**Task details:** Each entry must be restated word for word.

(Collected data entries)
::::
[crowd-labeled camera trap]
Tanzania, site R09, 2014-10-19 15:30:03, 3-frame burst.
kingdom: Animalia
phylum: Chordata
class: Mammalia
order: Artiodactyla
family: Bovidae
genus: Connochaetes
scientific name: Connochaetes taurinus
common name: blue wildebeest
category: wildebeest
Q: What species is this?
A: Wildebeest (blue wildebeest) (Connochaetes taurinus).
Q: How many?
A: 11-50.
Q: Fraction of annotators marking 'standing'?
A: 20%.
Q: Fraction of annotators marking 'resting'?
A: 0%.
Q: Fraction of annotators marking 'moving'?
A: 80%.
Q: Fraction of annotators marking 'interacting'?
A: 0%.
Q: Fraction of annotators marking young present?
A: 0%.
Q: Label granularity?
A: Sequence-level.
::::
**Solution:**
[crowd-labeled camera trap]
Tanzania, site R09, 2014-10-19 15:30:03, 3-frame burst.
kingdom: Animalia
phylum: Chordata
class: Mammalia
order: Artiodactyla
family: Bovidae
genus: Connochaetes
scientific name: Connochaetes taurinus
common name: blue wildebeest
category: wildebeest
Q: What species is this?
A: Wildebeest (blue wildebeest) (Connochaetes taurinus).
Q: How many?
A: 11-50.
Q: Fraction of annotators marking 'standing'?
A: 20%.
Q: Fraction of annotators marking 'resting'?
A: 0%.
Q: Fraction of annotators marking 'moving'?
A: 80%.
Q: Fraction of annotators marking 'interacting'?
A: 0%.
Q: Fraction of annotators marking young present?
A: 0%.
Q: Label granularity?
A: Sequence-level.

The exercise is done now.